第53話 文化祭の出し物
その日は10月に行われる高校の文化祭の出し物について、放課後に林太郎や凛香を含めたクラスメートたちが残って、意見の出し合いが行われていた。
時刻は午後4時。午後3時の帰りのホームルームから1時間ほど経っていた。
「よーし! 長かったが最終的な案としてピザ屋とダンスステージが残ったわけだが、最後にどっちにするかの意見を聞こうじゃないか!」
今年31歳になる「先生としては比較的若い」1年1組を担当する『岡田先生』と来たら並みの生徒以上に張り切っているのが誰から見ても分かる中、最終候補に残ったのは「ピザ屋」と「ダンスステージ」の2つ。決戦投票が行われる。
「ではピザ屋が良い人は手を上げてください」
学級委員長のセリフを合図に30人のクラス中14人があげた。林太郎と凛香もその中に入っている。
「ではダンスステージが良い人は手を上げてください」
今度は12名が手を上げた。手を上げなかった4名は「お任せ」という形でカウントしなかった。
「ではピザ屋をやる事で決定しますね」
とりあえず「ピザ屋」を出すことで決定した。
ピザ生地はどうするか? 具材はどうするか? 調理方法は? クラスメートたちの当日の配置は? などの話し合いはまた後日となった。
ようやく家に帰れるとホッとしたクラスメートに混じって、林太郎と凛香は並んで登校口まで腕を組みながら2人一緒に歩いていた。

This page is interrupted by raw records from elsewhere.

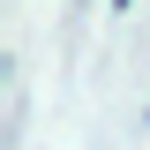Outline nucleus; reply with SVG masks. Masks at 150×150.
<instances>
[{
	"label": "nucleus",
	"mask_w": 150,
	"mask_h": 150,
	"mask_svg": "<svg viewBox=\"0 0 150 150\" xmlns=\"http://www.w3.org/2000/svg\"><path fill=\"white\" fill-rule=\"evenodd\" d=\"M112 8H128V0H112Z\"/></svg>",
	"instance_id": "f257e3e1"
}]
</instances>
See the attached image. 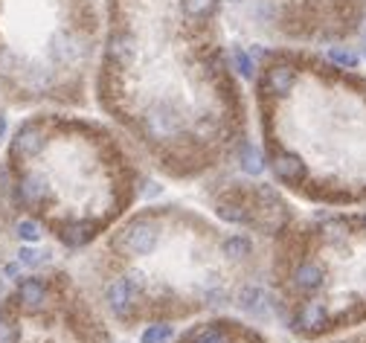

「ピザ屋かぁ。どうせ凛香は接客担当で俺みたいな不良は焼く係だろうけどよぉ」
「フフッ。頑張ってねお兄ちゃん。ピザを焼くのも立派な役よ? いなけりゃピザが届かないし」
「凛香にそう言われちゃ兄としては頑張らなくちゃいけないなぁ、まぁ任せとけ」
「へー、そんなこと言うんだ。兄としての自覚出てきた?」
「昔『アンタの事お兄ちゃんとかそういういい方はしないからね』って言ってたのがウソみたいだなぁ」
「昔はお兄ちゃんの事知らなかったからとげとげしい態度してたけど今は違うからね」
他愛のない事を言いながら帰る2人を陰からのぞいていたクラスメートは……。
「うわぁ。相変わらずお熱い事で」
「教室出てからはずっとあんな感じなんだ」
「凛香さん、よりによって何であの不良の林太郎なんかと……」
「良いのかしら。あの2人兄妹なのに」
最初こそ林太郎はそれなりの反応をしてくれたが、今では2人とも付き合ってるのをネタにしてイジろうとしても全く相手にしないのでイジりがいが無く、
彼らを生温かい目線で見守る位しかできなかった。
林太郎と凛香の2人が家に帰ると、高校の文化祭の話になる。
「へー、姉たんピザ屋やるんだ。良いなぁ高校は。うちの中学は運動会はあるけど文化祭が無いんだよね。先生たちの頭が『主婦の財布のヒモ並みに』固いからねぇ」
「良いなぁ兄くんに凛香姉さんは。ボクの中学は進学校にしたいらしくて『文化祭やってる暇があったら勉強して難関校に受かれ』ってさ。嫌になるねぇ」
姫と霧亜は文化祭の無い中学の悪口を言ってばかりだ。他の市内の中学はやっているそうなので、相当根に持っているらしい。
「文化祭当日は絶対姉たんの店に行くから待っててね」
「ボクも行くよ。どんな店になっているか期待してるからね」
「あらそう。私は多分接客担当になるだろうから店に行けば当日は大体会えると思う」
「姉たんはやっぱりウェイトレスの格好をしたりするわけ? リアルコスプレじゃん、いいなぁ。あたしもやってみたいなぁ。こう見えて胸には自信あるんだよ?」
「……またその自慢かぁ」
姫の胸は確かにでかい。男は胸がでかければいいらしいが、昔はそんな男を見下していたものだ。お兄ちゃんはそうじゃないよね? とふと疑問に思ったのは凛香だけの秘密だ。
「私のクラスだとクラスメートよりも先生が張り切ってるから……どうなんだろ」
「ハハハッ、姉たんの先生面白いなぁ。あたしもそんな先生に当たりたいなぁ。今の先生はガチャでそこそこ当たりだろうけど」
「姫ったら……まぁアンタらしいわね」
学校も家も遊び場にしている姫らしいセリフだ。教師ガチャなんていうセリフ、よく思いつくな?
「凛香、姫、霧亜。出来れば夕食作り手伝ってくれー」
「うん、分かった」
3人は立ち上がって夕食の鍋作りをしている栄一郎父さんを手伝うことにした。